Segment Start: Material shown

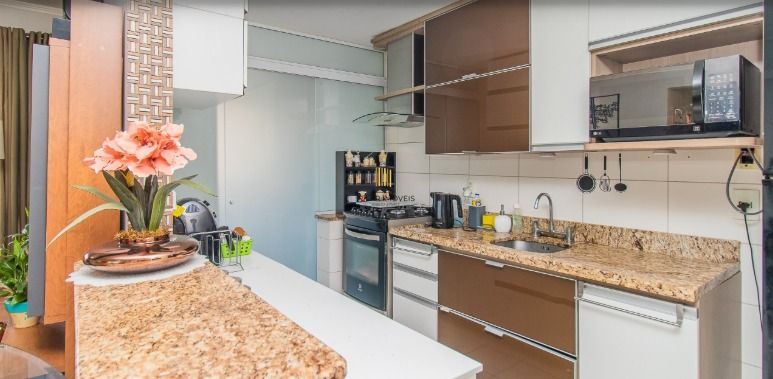 Excelente apartamento de 2 Dormitórios com 2 vagas a 50mts do Bourbon Country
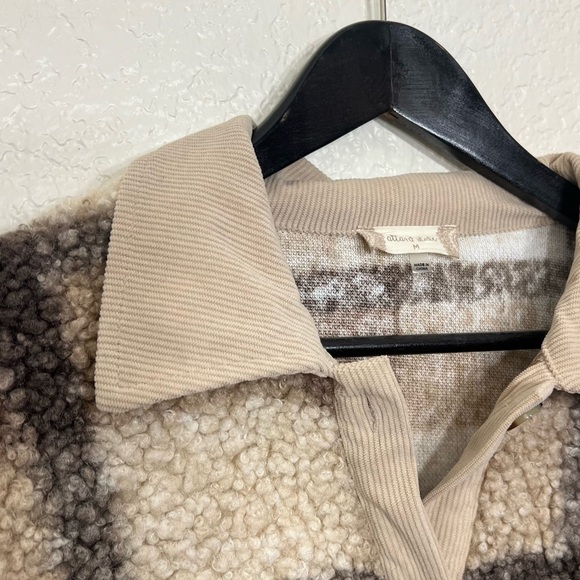 Altar’d State Teddy Fleece Shacket Brown Cream Plaid Size M New - Picture 10 of 13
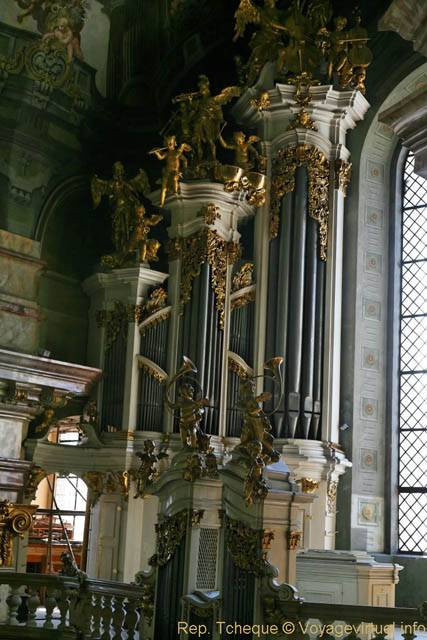 Gros plan sur les orgues de la moitié du XVIIIe siècle, Église Saint-Nicolas (Kostel sv. Mikuláše), Malá Strana - Prag, Tschechische Republik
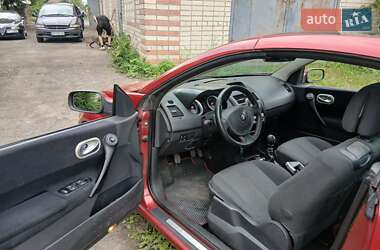 Кабриолет Renault Megane 2004 в 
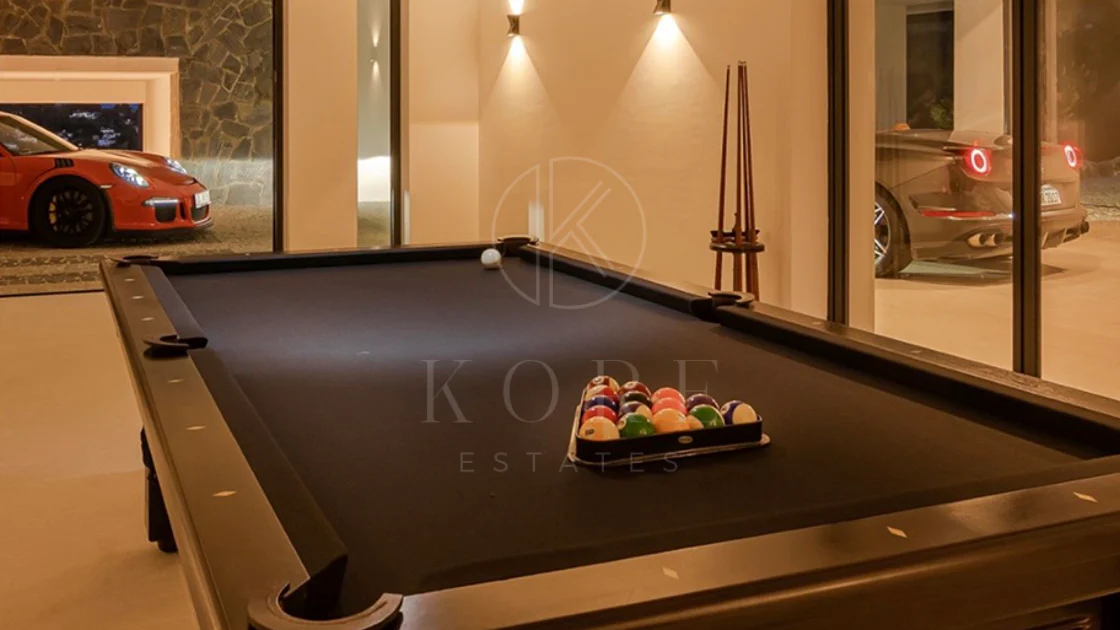 1,580 m² of Pure Luxury, Privacy & Panoramic Views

Segment End: Material shown

What is being asked. Starting at the line that holds "Altar’d State Teddy", retype every line through the end of the data, both ends included. Pictures stay out of the copy.

Response to this task.
 Altar’d State Teddy Fleece Shacket Brown Cream Plaid Size M New - Picture 10 of 13
 Gros plan sur les orgues de la moitié du XVIIIe siècle, Église Saint-Nicolas (Kostel sv. Mikuláše), Malá Strana - Prag, Tschechische Republik
 Кабриолет Renault Megane 2004 в 
 1,580 m² of Pure Luxury, Privacy & Panoramic Views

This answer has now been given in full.